- Instructions to follow:
What must be handed in is the entire listing, exactly as written, with no pictures.

- Information provided:
:::::
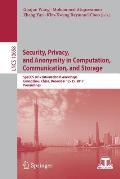Security, Privacy, and Anonymity in Computation, Communication, and Storage: Spaccs 2017 International Workshops, Guangzhou, China, December 12-15, 20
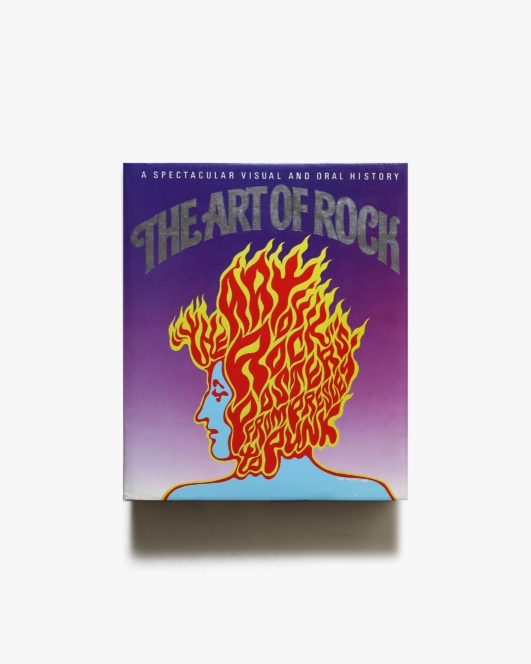 The Art of Rock: Posters from Presley to Punk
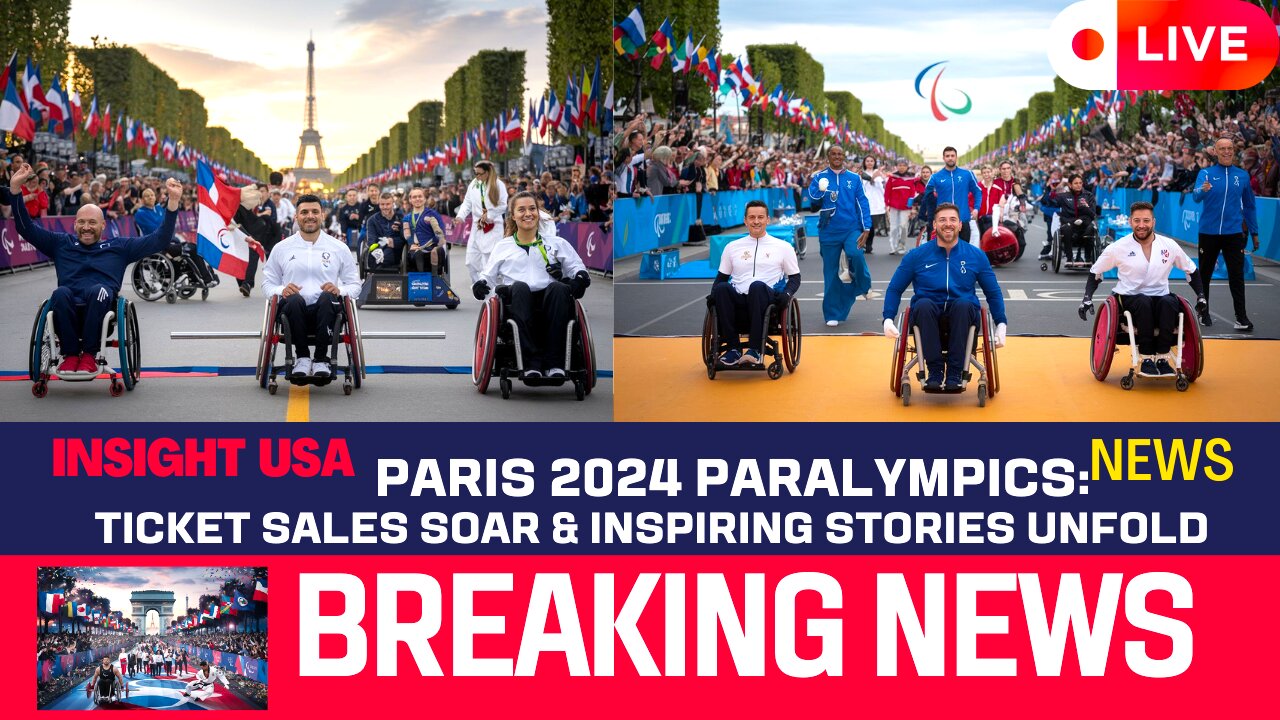 Paris 2024 Paralympics: Ticket Sales Soar & Inspiring Stories Unfold | Opening Ceremony Highlights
:::::
- Reply to the exercise:
Security, Privacy, and Anonymity in Computation, Communication, and Storage: Spaccs 2017 International Workshops, Guangzhou, China, December 12-15, 20
 The Art of Rock: Posters from Presley to Punk
 Paris 2024 Paralympics: Ticket Sales Soar & Inspiring Stories Unfold | Opening Ceremony Highlights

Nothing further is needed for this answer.